The Château de Chaumont was founded in the 10th century by Odo I, Count of Blois. The purpose was to protect his lands from attacks from his feudal rivals, Fulk Nerra, Count of Anjou. On his behalf the Norman Gelduin received it, improved it and held it as his own. His great-niece Denise de Fougère, having married Sulpice d'Amboise, passed the château into the Amboise family for five centuries.

Pierre d'Amboise unsuccessfully rebelled against King Louis XI and his property was confiscated, and the castle was dismantled on royal order in 1465. It was later rebuilt by Charles I d'Amboise from 1465–1475 and then finished by his son, Charles II d'Amboise de Chaumont from 1498–1510, with help from his uncle, Cardinal Georges d'Amboise; some Renaissance features were to be seen in buildings that retained their overall medieval appearance. The château was acquired by Catherine de Medici in 1550. There she entertained numerous astrologers, among them Nostradamus. When her husband, Henry II, died in 1559 she forced his mistress, Diane de Poitiers, to exchange Château de Chaumont for Château de Chenonceau which Henry had given to de Poitiers. Diane de Poitiers only lived at Chaumont for a short while.
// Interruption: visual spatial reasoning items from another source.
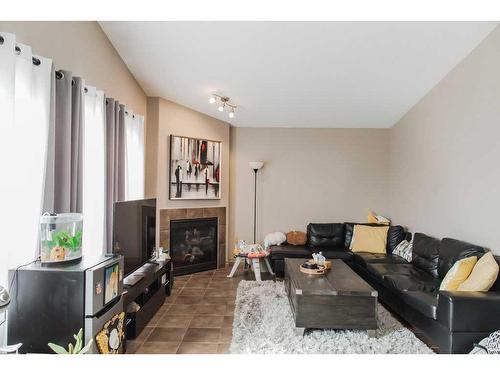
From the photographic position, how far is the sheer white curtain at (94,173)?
2.73m

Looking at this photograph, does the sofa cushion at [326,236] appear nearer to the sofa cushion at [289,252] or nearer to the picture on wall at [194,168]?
the sofa cushion at [289,252]

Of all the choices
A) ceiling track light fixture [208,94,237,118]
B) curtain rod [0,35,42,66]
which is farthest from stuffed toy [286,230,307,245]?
curtain rod [0,35,42,66]

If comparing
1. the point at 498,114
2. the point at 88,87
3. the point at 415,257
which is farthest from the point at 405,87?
the point at 88,87

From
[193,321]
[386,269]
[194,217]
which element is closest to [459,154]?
[386,269]

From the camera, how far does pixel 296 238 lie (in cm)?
501

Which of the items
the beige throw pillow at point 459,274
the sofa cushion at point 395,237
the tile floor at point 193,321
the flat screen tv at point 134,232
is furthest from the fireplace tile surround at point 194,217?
the beige throw pillow at point 459,274

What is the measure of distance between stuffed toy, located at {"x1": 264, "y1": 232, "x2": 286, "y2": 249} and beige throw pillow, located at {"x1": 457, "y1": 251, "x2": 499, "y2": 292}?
9.33ft

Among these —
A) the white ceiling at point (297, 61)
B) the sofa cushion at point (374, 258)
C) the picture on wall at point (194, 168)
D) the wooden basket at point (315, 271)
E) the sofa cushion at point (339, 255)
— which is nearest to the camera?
the white ceiling at point (297, 61)

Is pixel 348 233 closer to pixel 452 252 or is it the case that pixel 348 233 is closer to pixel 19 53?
pixel 452 252

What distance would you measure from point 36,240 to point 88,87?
149 centimetres

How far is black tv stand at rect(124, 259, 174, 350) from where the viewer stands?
2.54m

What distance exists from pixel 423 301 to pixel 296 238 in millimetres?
2606

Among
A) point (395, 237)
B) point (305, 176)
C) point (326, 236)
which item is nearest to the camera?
point (395, 237)

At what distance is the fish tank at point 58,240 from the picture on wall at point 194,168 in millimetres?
2625
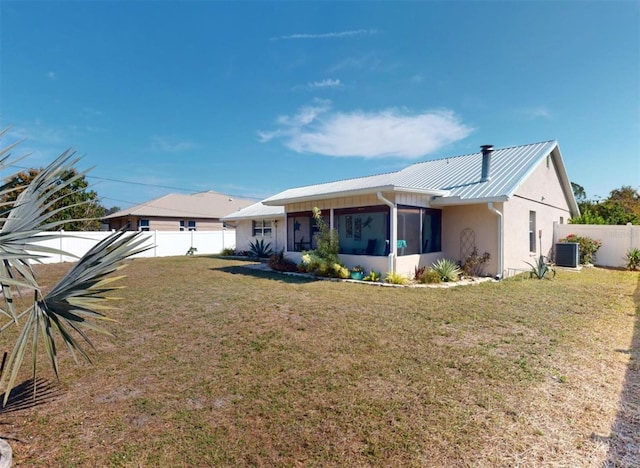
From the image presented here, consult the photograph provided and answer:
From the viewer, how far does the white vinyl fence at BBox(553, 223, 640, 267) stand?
13.9m

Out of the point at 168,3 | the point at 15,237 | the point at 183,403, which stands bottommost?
the point at 183,403

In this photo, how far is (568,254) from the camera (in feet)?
45.7

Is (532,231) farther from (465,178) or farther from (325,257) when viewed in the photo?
(325,257)

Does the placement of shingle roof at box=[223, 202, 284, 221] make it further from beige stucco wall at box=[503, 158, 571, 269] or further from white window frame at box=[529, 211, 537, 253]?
white window frame at box=[529, 211, 537, 253]

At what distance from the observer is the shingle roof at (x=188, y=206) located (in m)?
28.5

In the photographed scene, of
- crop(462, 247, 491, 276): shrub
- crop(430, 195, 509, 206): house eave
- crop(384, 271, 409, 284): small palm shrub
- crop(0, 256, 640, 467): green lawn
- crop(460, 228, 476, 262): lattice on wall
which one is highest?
crop(430, 195, 509, 206): house eave

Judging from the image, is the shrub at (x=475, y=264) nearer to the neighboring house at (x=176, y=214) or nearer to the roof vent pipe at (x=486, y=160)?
the roof vent pipe at (x=486, y=160)

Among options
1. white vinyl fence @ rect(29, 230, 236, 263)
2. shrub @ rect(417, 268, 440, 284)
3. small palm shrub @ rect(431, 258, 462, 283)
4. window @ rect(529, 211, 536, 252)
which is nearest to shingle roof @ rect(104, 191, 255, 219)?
white vinyl fence @ rect(29, 230, 236, 263)

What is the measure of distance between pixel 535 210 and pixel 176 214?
2687 cm

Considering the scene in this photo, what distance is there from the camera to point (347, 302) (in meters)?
7.70

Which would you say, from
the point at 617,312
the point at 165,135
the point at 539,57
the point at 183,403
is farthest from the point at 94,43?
the point at 617,312

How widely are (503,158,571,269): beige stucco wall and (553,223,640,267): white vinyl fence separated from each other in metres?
0.83

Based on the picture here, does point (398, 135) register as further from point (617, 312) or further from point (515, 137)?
point (617, 312)

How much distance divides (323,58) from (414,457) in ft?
51.8
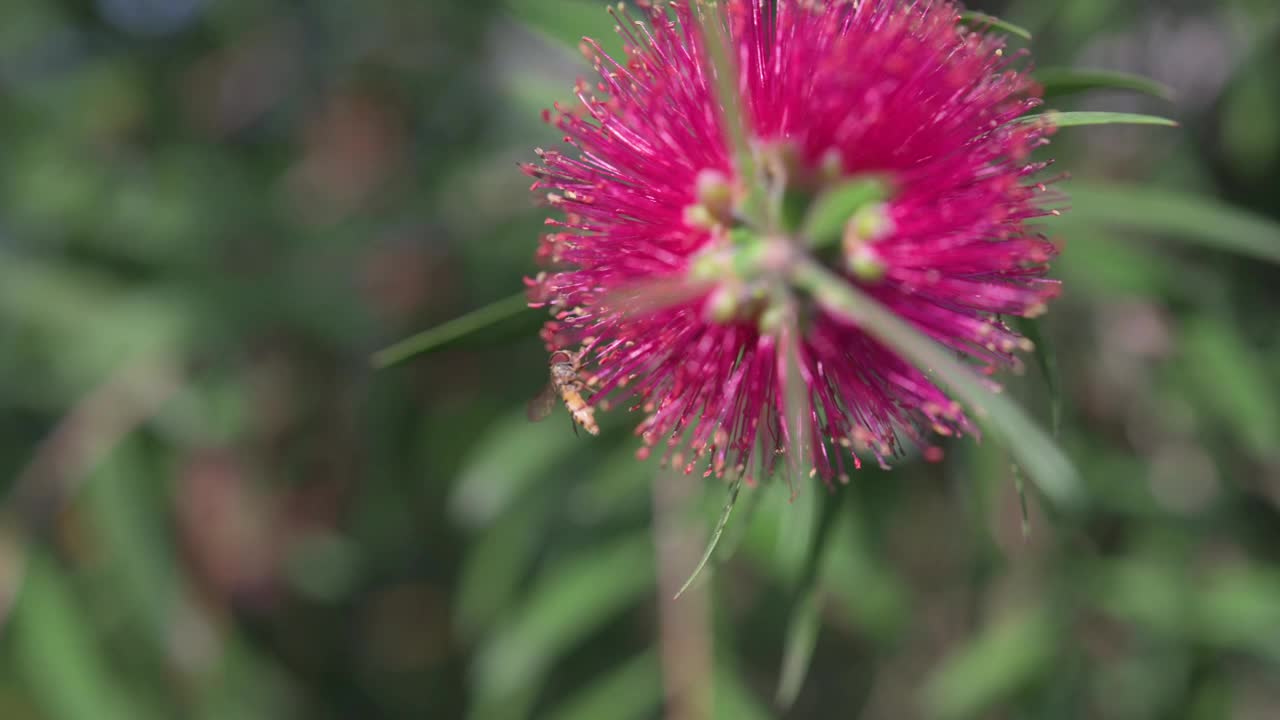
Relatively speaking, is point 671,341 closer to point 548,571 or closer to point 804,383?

Later Chaumont has changed hands several times. Paul de Beauvilliers bought the château in 1699, modernized some of its interiors and decorated it with sufficient grandeur to house the duc d'Anjou on his way to become king of Spain in 1700. Monsieur Bertin demolished the north wing to open the house towards the river view in the modern fashion.

In 1750, Jacques-Donatien Le Ray purchased the castle as a country home where he established a glassmaking and pottery factory. He was considered the French "Father of the American Revolution" because he loved America. However, in 1789, the new French Revolutionary Government seized Le Ray's assets, including his beloved Château de Chaumont.

The castle has been classified as a Monument historique since 1840 by the French Ministry of Culture. The Château de Chaumont is currently a museum and every year hosts a Garden Festival from April to October where contemporary garden designers display their work in an English-style garden.